Pick out every row below that contains the string "right" and copy each one in full. Letter case counts.

***** Supplied records

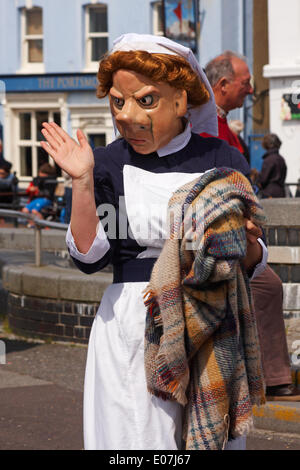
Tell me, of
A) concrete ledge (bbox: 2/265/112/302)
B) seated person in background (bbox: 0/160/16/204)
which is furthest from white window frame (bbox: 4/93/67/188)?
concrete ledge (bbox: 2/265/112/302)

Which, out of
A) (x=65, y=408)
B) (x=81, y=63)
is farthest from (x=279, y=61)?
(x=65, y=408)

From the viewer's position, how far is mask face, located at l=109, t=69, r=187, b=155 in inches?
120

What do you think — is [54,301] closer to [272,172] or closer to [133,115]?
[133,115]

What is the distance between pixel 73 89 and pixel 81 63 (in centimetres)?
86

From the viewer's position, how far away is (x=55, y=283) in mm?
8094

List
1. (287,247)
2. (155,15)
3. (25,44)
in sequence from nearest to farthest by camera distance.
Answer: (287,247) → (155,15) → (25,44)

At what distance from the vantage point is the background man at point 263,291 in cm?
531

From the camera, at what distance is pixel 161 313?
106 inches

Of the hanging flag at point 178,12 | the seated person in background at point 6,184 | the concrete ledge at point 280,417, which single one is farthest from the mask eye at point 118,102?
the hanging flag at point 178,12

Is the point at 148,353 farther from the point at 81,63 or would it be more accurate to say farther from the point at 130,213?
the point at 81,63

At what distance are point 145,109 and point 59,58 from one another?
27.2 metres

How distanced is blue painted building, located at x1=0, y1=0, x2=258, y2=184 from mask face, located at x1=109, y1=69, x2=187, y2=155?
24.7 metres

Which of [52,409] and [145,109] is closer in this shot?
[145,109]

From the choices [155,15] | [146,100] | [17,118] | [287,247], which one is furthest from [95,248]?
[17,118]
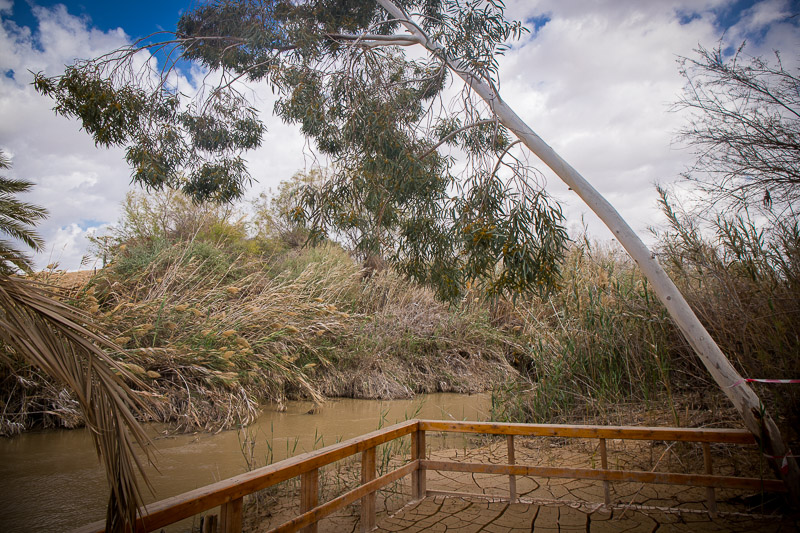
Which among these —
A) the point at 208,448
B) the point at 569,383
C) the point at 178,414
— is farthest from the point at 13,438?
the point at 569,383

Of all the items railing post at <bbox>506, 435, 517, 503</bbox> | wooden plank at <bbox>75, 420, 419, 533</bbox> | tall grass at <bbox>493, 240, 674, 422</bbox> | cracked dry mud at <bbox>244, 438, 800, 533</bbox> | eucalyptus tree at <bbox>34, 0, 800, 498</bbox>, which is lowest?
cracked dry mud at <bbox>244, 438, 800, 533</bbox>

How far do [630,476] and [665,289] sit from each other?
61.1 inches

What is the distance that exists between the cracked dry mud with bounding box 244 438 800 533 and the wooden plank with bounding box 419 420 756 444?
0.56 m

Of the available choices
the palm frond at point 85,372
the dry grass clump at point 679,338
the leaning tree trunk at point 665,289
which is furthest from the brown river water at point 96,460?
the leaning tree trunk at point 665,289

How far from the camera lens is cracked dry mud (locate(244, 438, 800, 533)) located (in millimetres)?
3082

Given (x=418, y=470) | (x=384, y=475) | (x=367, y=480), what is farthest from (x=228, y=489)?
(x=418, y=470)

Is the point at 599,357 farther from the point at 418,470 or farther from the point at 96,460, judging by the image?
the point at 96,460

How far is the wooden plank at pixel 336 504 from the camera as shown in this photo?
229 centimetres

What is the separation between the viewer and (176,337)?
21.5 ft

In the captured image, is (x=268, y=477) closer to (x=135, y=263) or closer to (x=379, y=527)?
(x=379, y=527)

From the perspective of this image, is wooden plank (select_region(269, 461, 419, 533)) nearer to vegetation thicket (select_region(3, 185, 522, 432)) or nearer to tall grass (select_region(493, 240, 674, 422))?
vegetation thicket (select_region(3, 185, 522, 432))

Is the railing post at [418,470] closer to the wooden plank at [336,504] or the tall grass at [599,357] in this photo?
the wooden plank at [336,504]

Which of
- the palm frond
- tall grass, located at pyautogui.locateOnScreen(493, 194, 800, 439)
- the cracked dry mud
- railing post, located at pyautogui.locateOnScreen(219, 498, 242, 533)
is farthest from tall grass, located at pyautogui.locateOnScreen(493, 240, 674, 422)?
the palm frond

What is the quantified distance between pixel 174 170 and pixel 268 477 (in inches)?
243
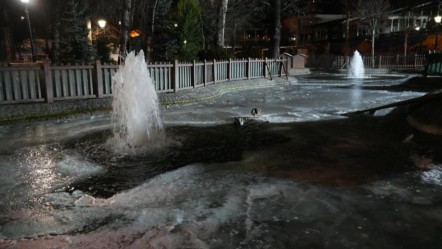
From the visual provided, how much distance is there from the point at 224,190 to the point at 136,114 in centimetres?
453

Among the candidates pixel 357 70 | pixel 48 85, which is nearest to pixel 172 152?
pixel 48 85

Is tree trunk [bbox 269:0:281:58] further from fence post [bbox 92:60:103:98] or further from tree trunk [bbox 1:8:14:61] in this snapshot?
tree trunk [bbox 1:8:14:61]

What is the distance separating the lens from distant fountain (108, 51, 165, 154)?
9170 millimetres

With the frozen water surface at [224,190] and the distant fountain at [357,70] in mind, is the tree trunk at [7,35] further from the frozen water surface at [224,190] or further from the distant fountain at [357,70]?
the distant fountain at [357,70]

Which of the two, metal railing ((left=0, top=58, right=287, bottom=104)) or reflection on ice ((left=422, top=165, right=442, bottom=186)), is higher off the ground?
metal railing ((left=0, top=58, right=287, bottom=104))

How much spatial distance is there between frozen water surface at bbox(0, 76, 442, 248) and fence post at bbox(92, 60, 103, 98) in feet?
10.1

**********
***** Supplied records

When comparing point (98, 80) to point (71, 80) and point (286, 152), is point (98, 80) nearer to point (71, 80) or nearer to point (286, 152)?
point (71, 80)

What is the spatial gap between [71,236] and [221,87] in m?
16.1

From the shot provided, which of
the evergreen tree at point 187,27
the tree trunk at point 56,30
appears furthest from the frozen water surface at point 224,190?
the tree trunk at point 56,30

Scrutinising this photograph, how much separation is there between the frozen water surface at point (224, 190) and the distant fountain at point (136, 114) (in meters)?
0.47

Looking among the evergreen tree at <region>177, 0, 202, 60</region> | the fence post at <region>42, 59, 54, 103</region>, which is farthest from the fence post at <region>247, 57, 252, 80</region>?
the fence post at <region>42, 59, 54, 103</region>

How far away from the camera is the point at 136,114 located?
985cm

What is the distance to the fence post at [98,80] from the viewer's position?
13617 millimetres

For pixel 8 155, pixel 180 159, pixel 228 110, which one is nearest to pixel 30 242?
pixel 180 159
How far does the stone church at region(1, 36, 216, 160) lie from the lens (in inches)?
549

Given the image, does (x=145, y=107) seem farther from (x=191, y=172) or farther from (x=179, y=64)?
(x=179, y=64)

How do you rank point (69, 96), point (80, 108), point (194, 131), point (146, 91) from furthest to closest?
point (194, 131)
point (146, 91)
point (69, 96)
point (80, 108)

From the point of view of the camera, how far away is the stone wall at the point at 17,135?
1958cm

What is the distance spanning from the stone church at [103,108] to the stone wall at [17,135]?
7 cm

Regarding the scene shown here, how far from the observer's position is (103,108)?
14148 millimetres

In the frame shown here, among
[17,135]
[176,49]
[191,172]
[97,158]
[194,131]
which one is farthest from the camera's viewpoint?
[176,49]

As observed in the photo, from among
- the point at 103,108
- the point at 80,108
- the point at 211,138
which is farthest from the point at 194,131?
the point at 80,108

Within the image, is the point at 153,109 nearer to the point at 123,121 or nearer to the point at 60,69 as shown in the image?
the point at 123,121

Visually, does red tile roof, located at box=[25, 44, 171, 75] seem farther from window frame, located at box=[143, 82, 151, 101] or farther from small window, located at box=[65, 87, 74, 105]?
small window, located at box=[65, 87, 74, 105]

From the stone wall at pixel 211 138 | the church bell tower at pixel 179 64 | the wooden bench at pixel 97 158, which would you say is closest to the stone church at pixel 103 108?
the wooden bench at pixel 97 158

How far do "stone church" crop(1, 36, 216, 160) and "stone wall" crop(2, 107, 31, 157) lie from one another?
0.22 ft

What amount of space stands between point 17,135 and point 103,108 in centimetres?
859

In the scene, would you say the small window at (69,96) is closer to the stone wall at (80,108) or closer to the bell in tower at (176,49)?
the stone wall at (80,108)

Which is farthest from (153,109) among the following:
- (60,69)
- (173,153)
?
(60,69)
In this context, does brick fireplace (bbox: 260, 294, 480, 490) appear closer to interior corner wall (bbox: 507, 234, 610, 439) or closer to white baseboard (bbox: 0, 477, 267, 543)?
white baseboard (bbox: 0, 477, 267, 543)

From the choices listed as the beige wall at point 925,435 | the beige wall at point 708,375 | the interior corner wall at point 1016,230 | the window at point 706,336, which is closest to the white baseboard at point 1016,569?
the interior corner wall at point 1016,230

**********

■ Task output:
Which of the two, metal railing ((left=0, top=58, right=287, bottom=104)) or reflection on ice ((left=422, top=165, right=442, bottom=186)), is higher off the ground?
metal railing ((left=0, top=58, right=287, bottom=104))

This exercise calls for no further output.